--- RECORDS SUPPLIED ---
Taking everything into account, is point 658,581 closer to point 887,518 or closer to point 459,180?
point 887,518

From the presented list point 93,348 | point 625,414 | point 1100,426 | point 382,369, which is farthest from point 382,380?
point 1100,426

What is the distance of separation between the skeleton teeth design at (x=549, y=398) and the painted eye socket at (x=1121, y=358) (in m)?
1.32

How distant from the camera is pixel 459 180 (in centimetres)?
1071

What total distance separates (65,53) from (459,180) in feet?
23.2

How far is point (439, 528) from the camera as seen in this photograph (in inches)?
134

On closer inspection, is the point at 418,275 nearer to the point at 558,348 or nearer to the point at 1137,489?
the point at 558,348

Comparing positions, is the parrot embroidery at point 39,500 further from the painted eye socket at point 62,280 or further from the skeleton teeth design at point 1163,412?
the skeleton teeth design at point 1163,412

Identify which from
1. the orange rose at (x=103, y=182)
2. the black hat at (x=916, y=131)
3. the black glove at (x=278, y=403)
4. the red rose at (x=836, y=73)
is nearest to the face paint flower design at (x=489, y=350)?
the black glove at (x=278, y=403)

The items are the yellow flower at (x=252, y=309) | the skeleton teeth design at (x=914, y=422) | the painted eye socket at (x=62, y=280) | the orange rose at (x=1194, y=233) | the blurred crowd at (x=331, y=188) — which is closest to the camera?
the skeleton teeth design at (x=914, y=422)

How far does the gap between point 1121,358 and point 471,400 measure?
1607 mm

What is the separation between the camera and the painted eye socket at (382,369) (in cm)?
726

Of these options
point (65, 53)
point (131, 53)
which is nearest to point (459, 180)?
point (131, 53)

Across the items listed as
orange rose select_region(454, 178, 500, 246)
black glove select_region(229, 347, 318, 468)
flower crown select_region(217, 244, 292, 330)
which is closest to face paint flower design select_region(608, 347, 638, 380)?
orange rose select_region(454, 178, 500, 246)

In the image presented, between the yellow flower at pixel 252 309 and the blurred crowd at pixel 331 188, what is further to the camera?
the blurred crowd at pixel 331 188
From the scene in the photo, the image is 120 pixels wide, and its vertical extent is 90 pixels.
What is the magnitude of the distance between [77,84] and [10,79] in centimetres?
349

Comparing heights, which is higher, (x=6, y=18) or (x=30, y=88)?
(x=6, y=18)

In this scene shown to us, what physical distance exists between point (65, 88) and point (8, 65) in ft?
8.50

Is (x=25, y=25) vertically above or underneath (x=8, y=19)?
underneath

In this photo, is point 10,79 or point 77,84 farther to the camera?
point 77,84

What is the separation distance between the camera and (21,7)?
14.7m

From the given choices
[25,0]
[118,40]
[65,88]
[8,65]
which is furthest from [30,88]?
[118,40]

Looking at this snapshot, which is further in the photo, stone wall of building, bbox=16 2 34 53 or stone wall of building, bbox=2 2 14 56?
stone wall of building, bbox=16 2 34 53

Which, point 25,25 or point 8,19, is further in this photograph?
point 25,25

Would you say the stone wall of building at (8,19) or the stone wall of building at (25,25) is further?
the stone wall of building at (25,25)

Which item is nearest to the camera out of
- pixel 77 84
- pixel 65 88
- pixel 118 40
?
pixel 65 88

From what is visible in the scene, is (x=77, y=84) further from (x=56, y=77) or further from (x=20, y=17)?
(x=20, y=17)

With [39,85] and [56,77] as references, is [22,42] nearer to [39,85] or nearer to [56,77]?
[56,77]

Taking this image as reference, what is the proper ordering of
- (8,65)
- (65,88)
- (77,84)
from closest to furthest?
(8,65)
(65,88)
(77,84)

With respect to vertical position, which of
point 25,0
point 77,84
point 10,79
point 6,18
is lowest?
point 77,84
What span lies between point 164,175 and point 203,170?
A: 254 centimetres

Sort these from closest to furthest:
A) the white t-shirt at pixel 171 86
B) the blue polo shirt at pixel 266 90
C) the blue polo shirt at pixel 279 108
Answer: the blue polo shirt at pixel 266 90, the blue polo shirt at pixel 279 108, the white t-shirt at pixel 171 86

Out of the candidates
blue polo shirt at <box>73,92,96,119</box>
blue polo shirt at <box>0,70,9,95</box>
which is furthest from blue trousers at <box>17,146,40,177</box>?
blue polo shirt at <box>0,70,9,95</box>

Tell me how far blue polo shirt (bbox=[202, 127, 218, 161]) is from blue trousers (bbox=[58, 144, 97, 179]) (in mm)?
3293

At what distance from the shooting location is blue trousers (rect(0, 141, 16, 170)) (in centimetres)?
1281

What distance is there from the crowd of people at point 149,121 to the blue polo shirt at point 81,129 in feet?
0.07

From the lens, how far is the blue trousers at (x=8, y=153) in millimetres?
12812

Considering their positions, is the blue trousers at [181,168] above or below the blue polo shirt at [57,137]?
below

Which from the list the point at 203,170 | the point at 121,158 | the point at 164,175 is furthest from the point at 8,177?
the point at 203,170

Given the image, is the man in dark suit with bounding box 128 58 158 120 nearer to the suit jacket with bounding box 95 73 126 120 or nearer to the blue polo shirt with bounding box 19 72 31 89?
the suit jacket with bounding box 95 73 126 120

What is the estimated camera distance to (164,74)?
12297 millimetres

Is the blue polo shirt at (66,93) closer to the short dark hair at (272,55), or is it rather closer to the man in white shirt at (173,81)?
---
§ **SET EXERCISE**
Recast the part of the listing that opens with the line containing "At what distance" and runs through the end of the listing as a numbered list, leaving out the blank lines.

§ **TASK RESPONSE**
1. At what distance from the shooting location is blue trousers (rect(0, 141, 16, 170)) (in centimetres)?
2. 1281
3. What distance is there from the crowd of people at point 149,121 to the blue polo shirt at point 81,129 in feet?
4. 0.07
5. From the lens, how far is the blue trousers at (x=8, y=153) in millimetres?
6. 12812
7. Considering their positions, is the blue trousers at [181,168] above or below the blue polo shirt at [57,137]?
8. below
9. Which from the list the point at 203,170 | the point at 121,158 | the point at 164,175 is furthest from the point at 8,177?
10. the point at 203,170
11. Given the image, is the man in dark suit with bounding box 128 58 158 120 nearer to the suit jacket with bounding box 95 73 126 120 or nearer to the blue polo shirt with bounding box 19 72 31 89?
12. the suit jacket with bounding box 95 73 126 120
13. What is the estimated camera distance to (164,74)?
14. 12297 millimetres
15. Is the blue polo shirt at (66,93) closer to the short dark hair at (272,55), or is it rather closer to the man in white shirt at (173,81)?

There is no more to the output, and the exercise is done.